━━━━━ Document text

The results in Tables 6 and 7 show that the performance of GBMD is inferior to the best performance descriptors (CDKFP and EPFP4). The overall ranking of the 7 descriptors based on the Kendall coefficient in Table 10 (for DS2 top 1%) is CDKFP > EPFP4 > GBMD > SMILE > MACCS > ALOGP > PCFP. The results in Tables 6, 7, and 10 show that the GBMD descriptor performs least well when the active molecules being sought have a high degree of structural homogeneity. This is also the same in case of SMILE descriptor.

The best descriptor must be able to provide a scaffold-hopping capability for those cases where the actives belong to multiple structural classes. To determine to what degree GBMD descriptor obeys this principle, a GBMD descriptor was used to search for the most diverse set of active classes (DS3 data set). The search results for DS3 are shown in Tables 8 and 9. Here, the mean and total number of bold cells suggests that the GBMD descriptor is the best performing descriptor across the 10 activity classes at the 1% cutoff. GBMD also performs well and is comparable to standard descriptors (MACCS and EPFP) at the 5% cutoff.

Using the mean recall value as an evaluation criterion could be impartial to some descriptor type but not others and that is because some of the activity classes may contribute disproportionally to the overall value of mean recall. To avoid this bias, the effectiveness performance of different descriptors has been further investigated based on the total number of bold cells for each descriptor across the full set of activity classes, as shown in the bottom rows of Tables 49. These bold cell results are listed in Table 11. Visual inspection of the results in Table 11 shows clearly that the GBMD descriptor can provide a level of performance that is generally superior to the other descriptors. The only obvious exception is the DS2.

━━━━━━━━━━
━━━━━ Information provided

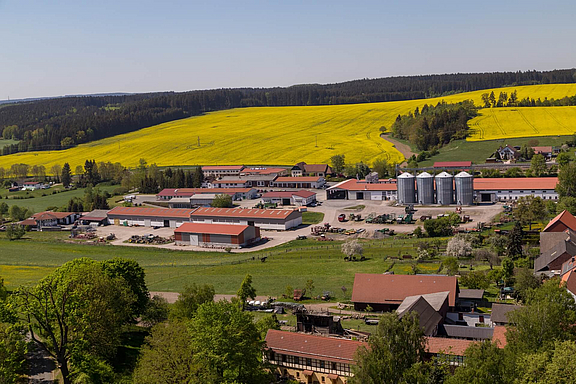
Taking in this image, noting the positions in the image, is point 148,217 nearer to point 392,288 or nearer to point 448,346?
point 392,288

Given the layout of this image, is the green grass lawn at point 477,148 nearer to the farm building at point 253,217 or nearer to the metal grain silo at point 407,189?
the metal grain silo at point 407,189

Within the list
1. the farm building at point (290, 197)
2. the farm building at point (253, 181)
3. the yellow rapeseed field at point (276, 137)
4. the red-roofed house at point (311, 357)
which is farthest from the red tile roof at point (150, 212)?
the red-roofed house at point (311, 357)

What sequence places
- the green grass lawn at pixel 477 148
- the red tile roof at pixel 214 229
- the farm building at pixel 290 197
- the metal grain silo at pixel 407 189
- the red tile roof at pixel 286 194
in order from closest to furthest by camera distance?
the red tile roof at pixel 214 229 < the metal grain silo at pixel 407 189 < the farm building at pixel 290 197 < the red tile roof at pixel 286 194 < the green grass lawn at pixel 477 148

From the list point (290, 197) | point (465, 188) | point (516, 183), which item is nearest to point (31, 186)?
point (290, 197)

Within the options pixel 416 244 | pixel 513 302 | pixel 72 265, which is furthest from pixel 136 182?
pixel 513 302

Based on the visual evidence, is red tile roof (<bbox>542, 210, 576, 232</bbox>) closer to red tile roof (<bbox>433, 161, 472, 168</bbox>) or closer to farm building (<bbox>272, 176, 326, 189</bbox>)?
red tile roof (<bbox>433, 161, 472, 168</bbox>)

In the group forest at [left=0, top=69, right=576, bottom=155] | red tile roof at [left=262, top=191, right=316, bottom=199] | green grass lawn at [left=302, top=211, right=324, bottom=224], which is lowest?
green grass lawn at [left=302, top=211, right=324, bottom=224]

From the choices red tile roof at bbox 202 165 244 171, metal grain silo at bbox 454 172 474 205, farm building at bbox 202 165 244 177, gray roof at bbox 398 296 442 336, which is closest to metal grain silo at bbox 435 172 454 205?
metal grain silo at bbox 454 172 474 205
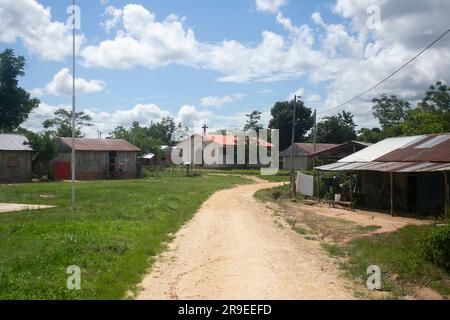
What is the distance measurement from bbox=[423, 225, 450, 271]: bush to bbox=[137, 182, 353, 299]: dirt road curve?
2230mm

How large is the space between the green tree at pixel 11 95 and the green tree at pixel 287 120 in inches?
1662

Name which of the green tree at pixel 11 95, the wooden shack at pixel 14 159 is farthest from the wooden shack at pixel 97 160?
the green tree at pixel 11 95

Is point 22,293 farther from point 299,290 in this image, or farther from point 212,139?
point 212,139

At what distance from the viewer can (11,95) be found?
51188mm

━━━━━━━━━━

▸ **Task to carry out**: Which descriptors appear in the Kendall-coefficient ranking for DS2 top 1% in the descriptor comparison text? List them in ranked order.

▸ **The completed task**: CDKFP, EPFP4, GBMD, SMILE, MACCS, ALOGP, PCFP